You can also make the whole event exclusively for members. The event stays visible on your public listing — useful marketing for the club — but only verified members can buy tickets.

For setup and verification details, see Offer member pricing and members-only Events.

Choose Visibility

Use visibility to control when guests can find or open the event.

  • Hidden: the event is still a draft. Guests cannot open it.
  • Public: the event appears on the public event listing and can be opened directly.
  • Unlisted: the event can be opened by direct link but does not appear in the public event listing.

Unlisted is useful for member presales, invite-only events, soft launches, or internal review.

Visibility controls who can find the event; it is not a membership gate. If registration itself should be limited to wine club members or another group, make the event members-only instead — see Offer member pricing and members-only Events.
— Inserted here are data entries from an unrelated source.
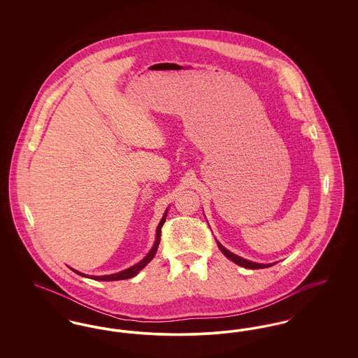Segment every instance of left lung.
Returning a JSON list of instances; mask_svg holds the SVG:
<instances>
[{
	"instance_id": "1",
	"label": "left lung",
	"mask_w": 358,
	"mask_h": 358,
	"mask_svg": "<svg viewBox=\"0 0 358 358\" xmlns=\"http://www.w3.org/2000/svg\"><path fill=\"white\" fill-rule=\"evenodd\" d=\"M217 247L220 248V251H222L224 255L227 256L229 260H232L234 263H236L238 266H241V267H244V268H251V270H259V268H267V267H271L273 266L275 263H271V264H262V263H254V262H251V260H247V259H243V257H240V256L235 255V254H232V252H229L227 248H224L222 244L217 241Z\"/></svg>"
}]
</instances>
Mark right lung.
I'll list each match as a JSON object with an SVG mask.
<instances>
[{"mask_svg":"<svg viewBox=\"0 0 358 358\" xmlns=\"http://www.w3.org/2000/svg\"><path fill=\"white\" fill-rule=\"evenodd\" d=\"M166 210H168V209H166ZM165 220H166V212H165L164 217L161 219V222H159L158 227H157V235H155V241H154L153 248L149 251L148 255L145 256L139 263L134 264L133 267H130V268H127V270H123V271H120V273H111V275H102V276H94V275H90V276H88V275L79 273V271H76V270H73V268H71V270H72L73 273H78V275L85 276V278L95 279V280H104V282H110V280H123V279H129V278L136 276V273H139V271L153 259L154 255H155V252H157V250H158V245H159V240H161V228H162Z\"/></svg>","mask_w":358,"mask_h":358,"instance_id":"add662e5","label":"right lung"}]
</instances>
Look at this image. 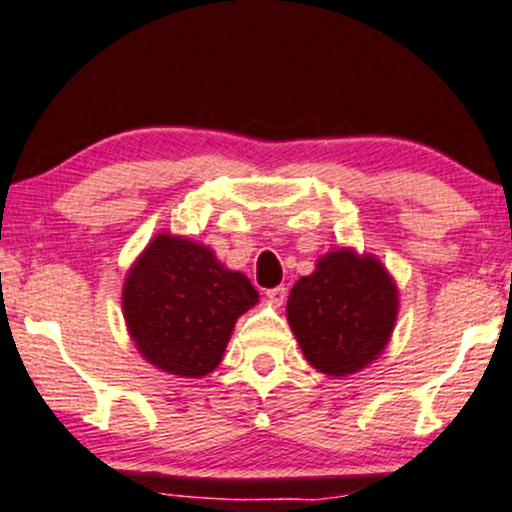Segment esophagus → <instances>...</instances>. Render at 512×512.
I'll return each mask as SVG.
<instances>
[{
    "label": "esophagus",
    "instance_id": "34e87169",
    "mask_svg": "<svg viewBox=\"0 0 512 512\" xmlns=\"http://www.w3.org/2000/svg\"><path fill=\"white\" fill-rule=\"evenodd\" d=\"M266 297L270 299V302H273L275 306H282L285 304V299H287V290L282 285H278V287H270V290H266Z\"/></svg>",
    "mask_w": 512,
    "mask_h": 512
}]
</instances>
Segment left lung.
<instances>
[{"label": "left lung", "mask_w": 512, "mask_h": 512, "mask_svg": "<svg viewBox=\"0 0 512 512\" xmlns=\"http://www.w3.org/2000/svg\"><path fill=\"white\" fill-rule=\"evenodd\" d=\"M398 318V287L374 256L335 249L294 282L287 321L306 362L321 374L362 371L386 350Z\"/></svg>", "instance_id": "8db88e82"}]
</instances>
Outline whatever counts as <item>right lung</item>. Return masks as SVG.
Returning a JSON list of instances; mask_svg holds the SVG:
<instances>
[{"label": "right lung", "mask_w": 512, "mask_h": 512, "mask_svg": "<svg viewBox=\"0 0 512 512\" xmlns=\"http://www.w3.org/2000/svg\"><path fill=\"white\" fill-rule=\"evenodd\" d=\"M258 302L239 270L208 246L158 234L124 280L122 306L143 359L167 374L201 378L222 362L237 318Z\"/></svg>", "instance_id": "right-lung-1"}]
</instances>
For more detail, see Publish, unlist, or hide an Event.

Test Before Launch

Before publishing broadly:

  • Open the event page from the guest point of view.
  • Confirm the name, description, photos, dates, times, and price.
  • Try the maximum ticket quantity.
  • Confirm sold-out and cutoff behavior if you can.
  • Confirm tax, service charge, and gratuity are shown correctly.
  • If the event uses member pricing or is members-only, test checkout as a member and as a non-member.
  • Submit a test registration when appropriate.
  • Confirm the confirmation email and manage-registration link work.
  • Confirm the registration appears on the attendee list.
  • Check in and undo check-in if the staff page supports it.
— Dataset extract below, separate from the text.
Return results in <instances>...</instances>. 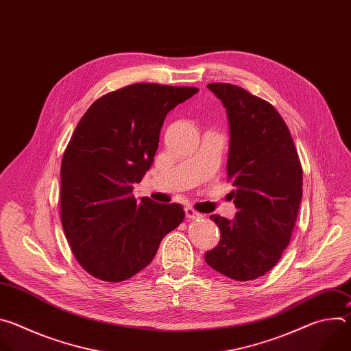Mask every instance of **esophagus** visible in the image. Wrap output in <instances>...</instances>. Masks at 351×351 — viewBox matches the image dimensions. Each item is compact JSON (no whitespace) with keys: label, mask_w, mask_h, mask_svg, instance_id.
<instances>
[{"label":"esophagus","mask_w":351,"mask_h":351,"mask_svg":"<svg viewBox=\"0 0 351 351\" xmlns=\"http://www.w3.org/2000/svg\"><path fill=\"white\" fill-rule=\"evenodd\" d=\"M186 218L187 219H199V218H203V214H199V213H197L194 208H191V207H187L186 210Z\"/></svg>","instance_id":"34e87169"}]
</instances>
For a focused checklist, see Test an Event before publishing.

What To Create Next

After your first Event works, add the event types your venue actually markets:

  • Restaurants: wine dinners, chef dinners, pairing classes, holiday ticketed meals, cocktail classes
  • Wineries: release parties, pickup parties, vineyard tours, barrel tastings, library tastings
  • Tasting rooms: education classes, maker nights, flight launches, club events, community tastings

Keep ordinary service in Experiences. Keep custom buyout inquiries in Private Events. Use Events when the guest is registering for a defined occurrence with its own tickets, capacity, and attendee workflow.